Читать «Москва: феномены, аномалии, чудеса» онлайн - страница 153

Вадим Александрович Чернобров

Стремление Гааза отменить прут натолкнулось на сильное сопротивление этапного начальства. Им почему-то казалось, что водить на пруте маловажных преступников весьма полезно и что заковывание их в кандалы было бы несправедливостью... Образцовая логика! Но она работала. Только в 1833 году вместо прута этапируемым разрешили надевать кандалы, «если они сами того пожелают».

Одевать заключённым тяжёлые кандалы Гааз тоже не хотел. После ряда опытов ему удалось изготовить свои, много удобнее и легче используемых. Он сам и испытал их, выходив по квартире расстояние целого этапа.

В 1837 году Гааз стал добиваться освобождения от заковывания дряхлых и увечных арестантов. Его записка об этом настолько переполнила чашу терпения отвечавшего за этапирование генерала Капцевича, что он, обозвав «затейливого» Гааза «утрированным филантропом, соблазняющим арестантов», высказал мнение об «удалении» его от должности..

Его и правда попытаются удалить, когда, устроив на Воробьёвых горах тюремную больницу, он станет отправлять туда не только больных, не только ослабевших, но и даже тех, кто хотел дождаться в Москве матери, жены, детей... Недоумевая, в чём его вина, Гааз не захотел этому подчиниться: «Мне никто не может воспретить отправляться в пересыльный замок, и я продолжаю и буду продолжать там бывать».
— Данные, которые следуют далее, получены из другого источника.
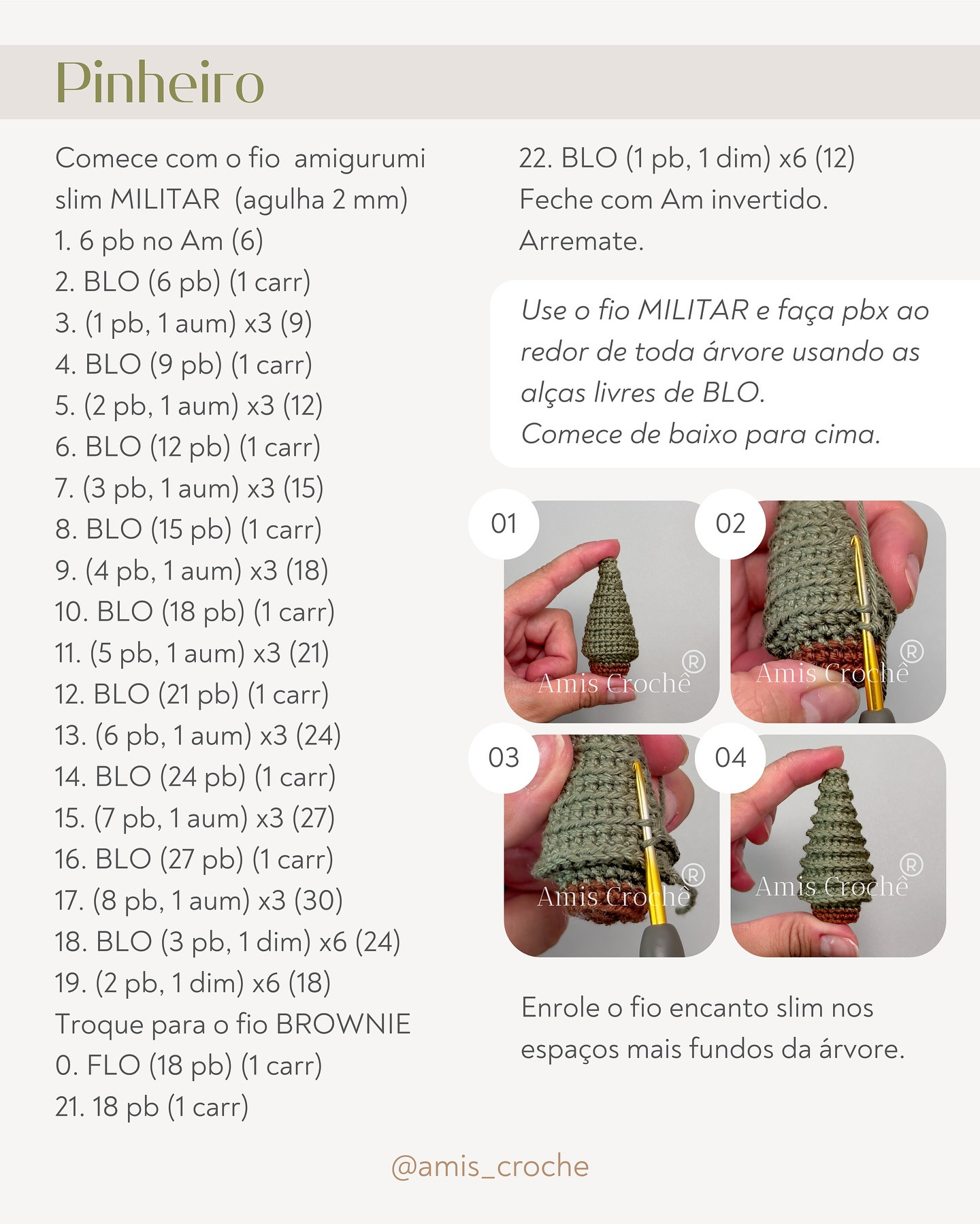 Pinheiro

Comece com o fio amigurumi slim MILITAR (agulha 2 mm)
1. 6 pb no Am (6)
2. BLO (6 pb) (1 carr)
3. (1 pb, 1 aum) x3 (9)
4. BLO (9 pb) (1 carr)
5. (2 pb, 1 aum) x3 (12)
6. BLO (12 pb) (1 carr)
7. (3 pb, 1 aum) x3 (15)
8. BLO (15 pb) (1 carr)
9. (4 pb, 1 aum) x3 (18)
10. BLO (18 pb) (1 carr)
11. (5 pb, 1 aum) x3 (21)
12. BLO (21 pb) (1 carr)
13. (6 pb, 1 aum) x3 (24)
14. BLO (24 pb) (1 carr)
15. (7 pb, 1 aum) x3 (27)
16. BLO (27 pb) (1 carr)
17. (8 pb, 1 aum) x3 (30)
18. BLO (3 pb, 1 dim) x6 (24)
19. (2 pb, 1 dim) x6 (18)
Troque para o fio BROWNIE
0. FLO (18 pb) (1 carr)
21. 18 pb (1 carr)

22. BLO (1 pb, 1 dim) x6 (12)
Feche com Am invertido.
Arremate.

Use o fio MILITAR e faça pbx ao redor de toda árvore usando as alças livres de BLO.
Comece de baixo para cima.

01
Amis Crochê ®
02
Amis Crochê ®
03
Amis Crochê ®
04
Amis Crochê ®

Enrole o fio encanto slim nos espaços mais fundos da árvore.

@amis_croche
Каждую партию арестантов он посещал по несколько раз. Осматривал их, лечил, подбадривал, осведомлялся, получили ли они по второй рубашке, выхлопотанной им у Комитета. Приобщая к Евангелию, раздавал книги. Тысячи! Библии, псалтыри, часословы... С 1841 года стал раздавать и свою книжицу «А-Б-В Христианского благонравия», смастерив для её хранения особые сумочки, которые вешались на грудь арестантам.

В 1847-1848 гг., когда последовало временное распоряжение об уменьшении довольствия заключённых, Гааз собрал по Москве 11 тыс. рублей для улучшения их питания. Прямо просить помощи он стеснялся, и, стараясь быть деликатными, жертвователи клали ему деньги в задний карман фрака. Старик делал вид, что не замечает этого, но всякий раз довольно улыбался.

Как-то в гостях у одной дамы Гааз воспользовался какой-то тряпицей вместо платка. Заметив это, хозяйка дала ему батистовый платочек. Гааз довольно улыбнулся. «Однако одного платка ему мало», — подумала хозяйка и достала ещё одиннадцать. Туг Гааз расчувствовался до слёз:

— О, благодарю вас, они так несчастны!

Чтобы облегчить этим несчастным переход к Богородску, он настоял, чтобы в Москве, на Рогожке, устроили полуэтап. Здесь Гааз ругался с начальством («злодеи», «мучители»), требуя кого-то из этапируемых расковать, кого-то посадить на телегу... Здесь он и прощался с ними, целуя, ободряя, наделяя собранными за неделю продуктами и деньгами. И когда партия отправлялась в путь, долго шёл с арестантами, всё ещё о чём-то с ними переговариваясь. Картина стала настолько привычной, что ни у кого не вызывала удивления. Все давно уже знали: это идёт Гааз, он помогает бедным и арестантам.